§ 抜粋:
***
デジタル化の大きなうねりは中国企業の決算にも顕著に表れている。新型コロナウイルスの猛威に揺れた2020年初めはあらゆる産業の収益が落ち込んだが、アリババグループ、騰訊(テンセント)の2大デジタルプラットフォーマーをはじめネットサービスを提供する企業の収益は大幅に拡大した。4月以降、武漢など各都市での都市封鎖(ロックダウン)が解除され、経済活動がほぼ正常化してからも、不可逆的に成長を続けている。
東洋経済は、成長性や事業規模、技術力を基準に、現在の中国を代表する有力企業を「中国100強」として幅広い産業の中から独自に選出している。今回は新型コロナの影響が色濃く出た20年度1~6月期(上半期)と19年度通期の最新決算データを集計。その中で、20年度上半期の増収率、増収額、増益率、増益額の上位を並べたのが下のランキングだ(いずれも前年同期比、中国100強の業績一覧表は記事下に掲載)。
***
§ 課題:
上の中国企業の決算を扱った抜粋を引き継ぎ、最後の文の後から続きを書いてください。

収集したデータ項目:
***
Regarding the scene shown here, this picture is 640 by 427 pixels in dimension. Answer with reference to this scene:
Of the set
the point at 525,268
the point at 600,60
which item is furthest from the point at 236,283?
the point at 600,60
***
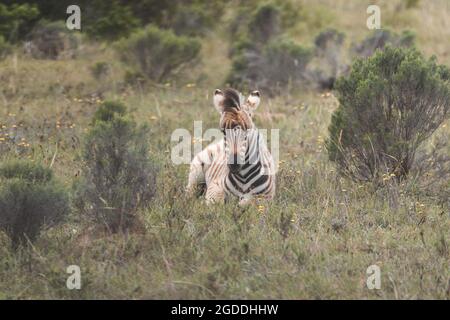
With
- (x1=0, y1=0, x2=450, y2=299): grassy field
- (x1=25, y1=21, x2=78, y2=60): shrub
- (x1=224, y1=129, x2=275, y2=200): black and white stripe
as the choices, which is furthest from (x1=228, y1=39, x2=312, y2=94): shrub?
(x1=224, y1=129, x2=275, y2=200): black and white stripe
***
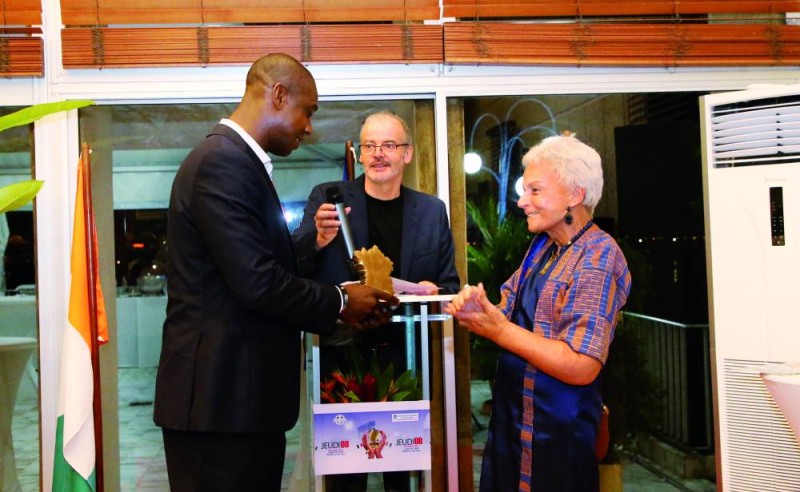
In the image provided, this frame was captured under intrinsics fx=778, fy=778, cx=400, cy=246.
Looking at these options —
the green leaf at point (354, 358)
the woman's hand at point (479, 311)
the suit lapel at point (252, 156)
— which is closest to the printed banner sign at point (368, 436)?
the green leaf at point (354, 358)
***
§ 解答:
成長性ランキング
主に新興企業の成長性を示す増収率のランキングでは、ゲノム解析を手がける華大基因(BGI)の売上高が前年同期比約3.2倍と急拡大しトップに。これはとくに新型コロナ検査キットの需要によるものだ。日本でもシスメックスが同社製の検査キットの薬事承認を取得、医療機関へ提供している。
同2位はアニメなどを中心とした動画配信サービスのビリビリで、増収率は前年同期比7割に迫る。巣ごもり需要が追い風となり、月間ユーザー数が1.7億人に急増(19年度末は1.3億人)。ビリビリは今年4月にソニーの出資を受け業務提携を締結、アニメやモバイルゲーム分野で協力する。
大企業の成長性を示す増収額のランキングでとくに目立ったのが、デジタル化を進めるネット企業の躍進だ。約1.2兆円増とトップに立ったのはEC(ネット通販)大手の京東(JD.com)。同社の設立記念日、6月18日に実施される「618セール」は、11月11日の「独身の日」と並ぶ大規模商戦になっており、コロナ禍でリアル店舗の個人消費が落ち込む中、一手に需要を取り込んだ。EC好調を受けて広告収入や自社グループで手がける物流事業も急伸、上半期売上高は前年同期比28%増の約5.4兆円と業績を押し上げた。